International career^{‡}
- 2011–: Panama / 9 / (0)

= Renán Addles =

Panamanian footballer (born 1989)

Renán Yoriel Addles Daniels (born 07 November 1989 in Colón, Panama) is a Panamanian footballer who currently plays as a striker for San Francisco FC.

==Club career==
A much-travelled forward nicknamed El Animal and Renaldinho, Addles has played for a number of South American teams in addition to local clubs such as Chorrillo, whom he joined aged 14, and Árabe Unido. In January 2010, he scored twice on his debut for Liga de Fútbol Profesional Boliviano side The Strongest against Nacional Potosí and he went on to score 10 goals in 30 games for them.
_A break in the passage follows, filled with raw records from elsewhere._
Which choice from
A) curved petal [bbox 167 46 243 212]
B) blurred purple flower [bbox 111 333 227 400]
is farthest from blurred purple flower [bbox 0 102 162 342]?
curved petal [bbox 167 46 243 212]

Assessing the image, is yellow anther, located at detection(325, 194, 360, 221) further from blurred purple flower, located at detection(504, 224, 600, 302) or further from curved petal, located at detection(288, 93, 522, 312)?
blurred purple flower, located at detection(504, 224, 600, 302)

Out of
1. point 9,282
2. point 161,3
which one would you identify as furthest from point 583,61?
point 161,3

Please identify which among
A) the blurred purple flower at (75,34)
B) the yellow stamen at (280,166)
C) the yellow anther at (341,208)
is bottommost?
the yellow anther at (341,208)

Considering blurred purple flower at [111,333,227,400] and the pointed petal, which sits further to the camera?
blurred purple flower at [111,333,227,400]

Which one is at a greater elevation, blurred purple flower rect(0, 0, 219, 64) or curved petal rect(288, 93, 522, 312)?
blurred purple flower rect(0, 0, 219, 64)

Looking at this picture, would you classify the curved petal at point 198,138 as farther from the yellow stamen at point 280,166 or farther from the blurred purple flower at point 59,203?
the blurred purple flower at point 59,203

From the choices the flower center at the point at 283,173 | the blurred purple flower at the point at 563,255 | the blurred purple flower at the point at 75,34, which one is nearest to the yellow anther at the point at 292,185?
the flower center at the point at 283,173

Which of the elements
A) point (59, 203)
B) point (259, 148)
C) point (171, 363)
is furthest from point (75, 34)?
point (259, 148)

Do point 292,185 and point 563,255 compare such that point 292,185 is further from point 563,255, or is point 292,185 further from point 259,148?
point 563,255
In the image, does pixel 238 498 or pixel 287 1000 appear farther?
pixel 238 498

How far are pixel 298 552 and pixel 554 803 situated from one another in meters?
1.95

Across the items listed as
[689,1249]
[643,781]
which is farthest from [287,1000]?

In January 2012 he moved on to Aurora and after a season back home at Chorrillo, he moved abroad again to play for Chilean side Unión La Calera in the 2013 Clausura.

In summer 2014, Addles was snapped up by Plaza Amador only to return to Árabe Unido ahead of the 2015 Clausura.

==International career==
Addles made his debut for Panama in a February 2011 friendly match against Peru and has, as of 15 October 2015, earned a total of 9 caps, scoring no goals. He was a non-playing squad member at the 2011 CONCACAF Gold Cup.